TASK GOAL:
Every record below should be printed again exactly, with its pictures removed.
··· RECORDS SUPPLIED ···
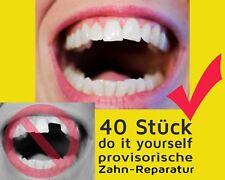 40 St. vorläufige ZAHN FÜLLUNG prov. Zahnersatz Reparatur teeth Granulat NEW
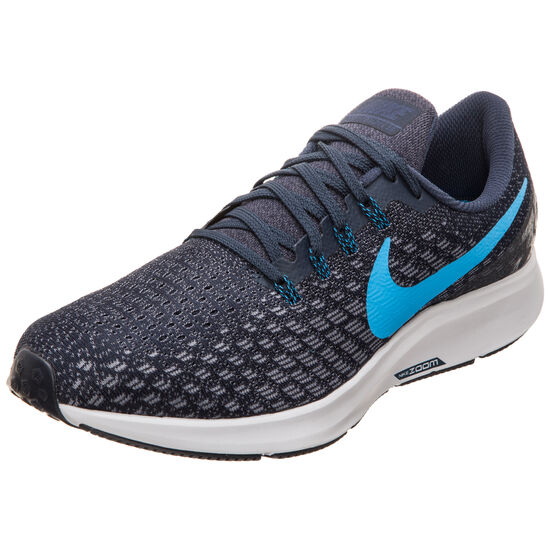 check out 54ed6 0099e ... Air Zoom Pegasus 35 Laufschuh Herren, , zoom bei OUTFITTER Online ...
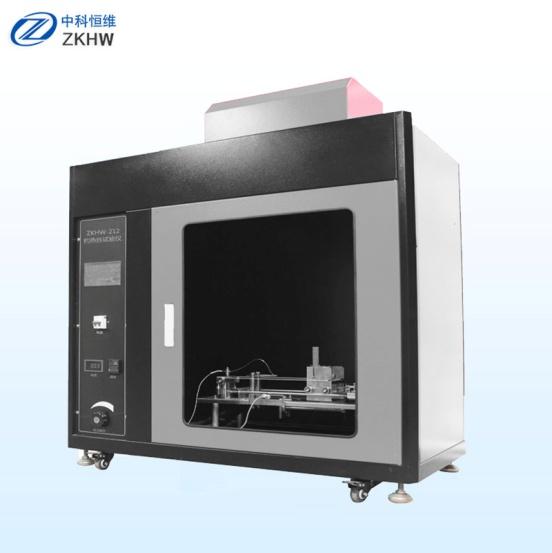 ZKHW-212灼热丝试验仪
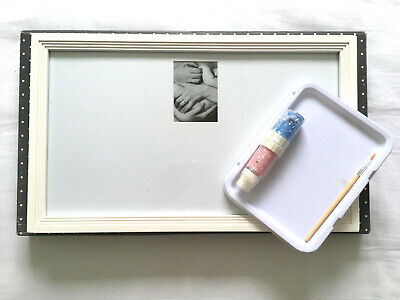 Mothercare ~ Baby's Hand and Foot Print Set With Frame & Paint ~ Create Your Own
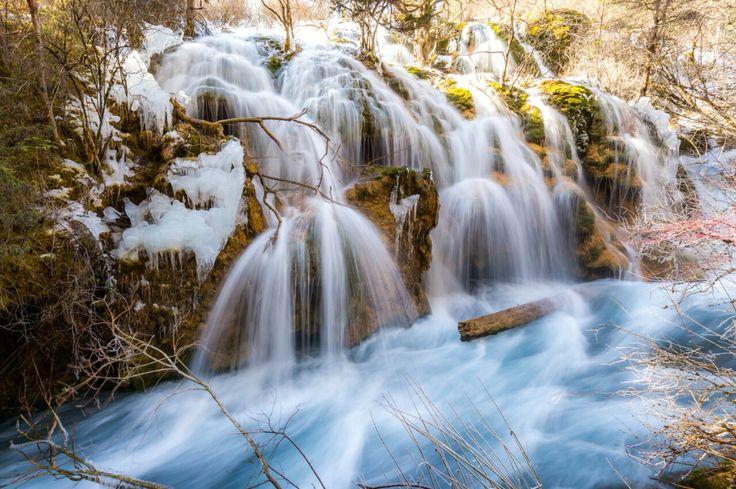 waterfall#Jiuzhaigou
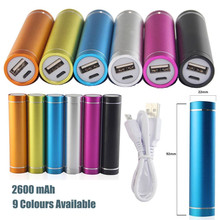 Free Shipping Portable Power Bank External 2600mAh Mobile USB Battery Charger for Cell Phone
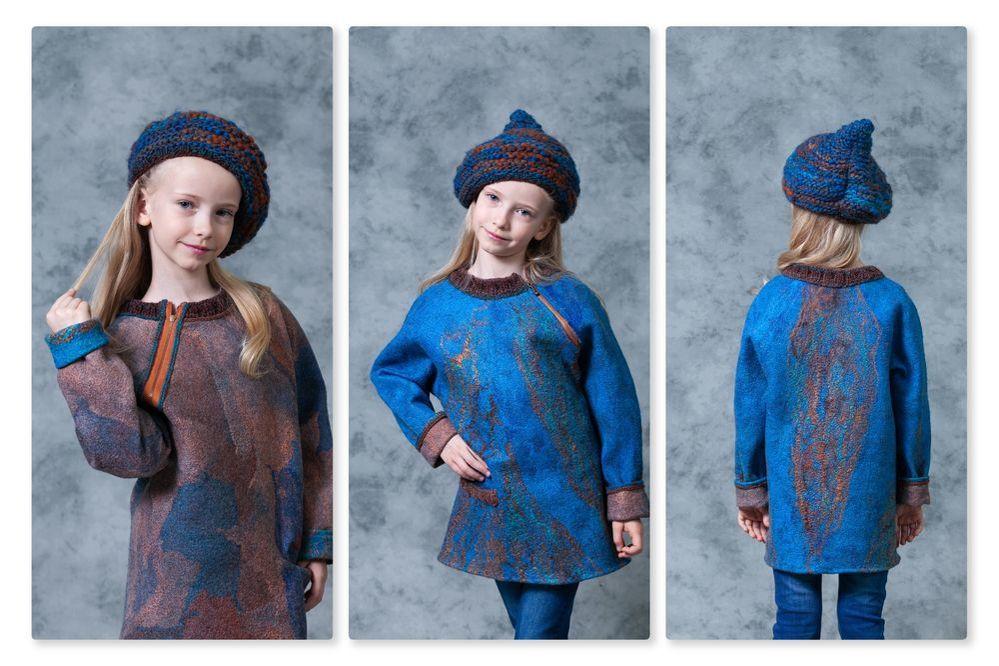 одежда из войлока, детское платье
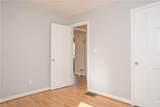 5509 Rosslyn Avenue - Photo 24
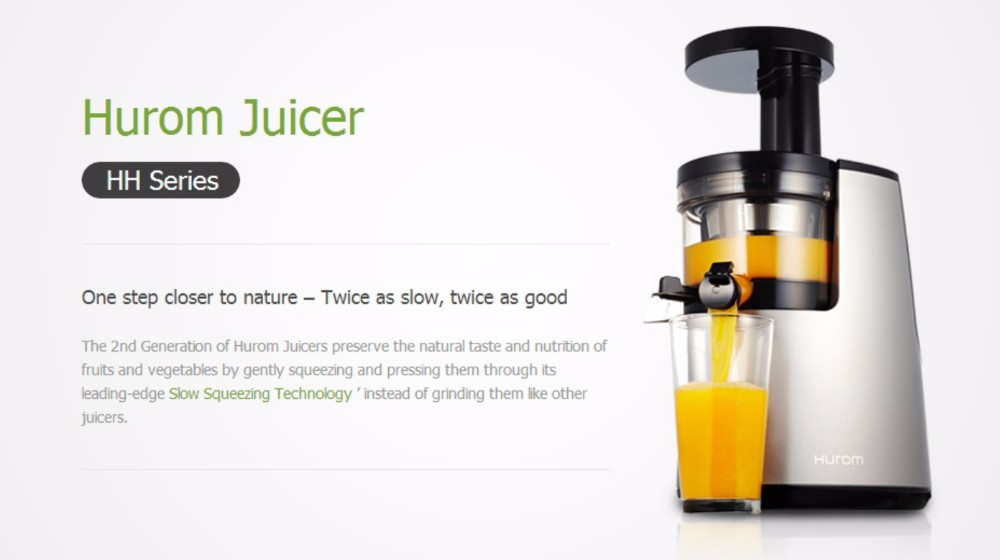 Hurom Slow Juicer Manual : HUROM Household Slow Juicer 2nd Generation Fruit vegetable ...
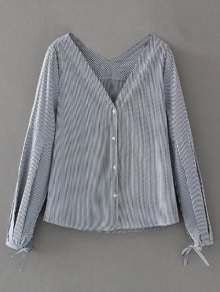 V Neck Striped Tie Cuff Blouse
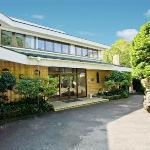 Shiki Resort Esupurato Izukogen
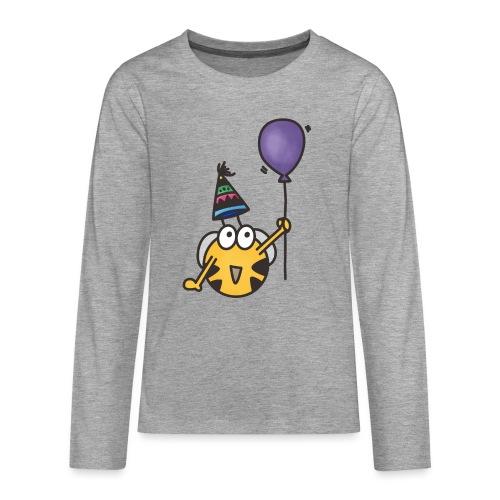 Feierbiene - Teenager Premium Langarmshirt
···
SOLUTION:
 40 St. vorläufige ZAHN FÜLLUNG prov. Zahnersatz Reparatur teeth Granulat NEW
 check out 54ed6 0099e ... Air Zoom Pegasus 35 Laufschuh Herren, , zoom bei OUTFITTER Online ...
 ZKHW-212灼热丝试验仪
 Mothercare ~ Baby's Hand and Foot Print Set With Frame & Paint ~ Create Your Own
 waterfall#Jiuzhaigou
 Free Shipping Portable Power Bank External 2600mAh Mobile USB Battery Charger for Cell Phone
 одежда из войлока, детское платье
 5509 Rosslyn Avenue - Photo 24
 Hurom Slow Juicer Manual : HUROM Household Slow Juicer 2nd Generation Fruit vegetable ...
 V Neck Striped Tie Cuff Blouse
 Shiki Resort Esupurato Izukogen
 Feierbiene - Teenager Premium Langarmshirt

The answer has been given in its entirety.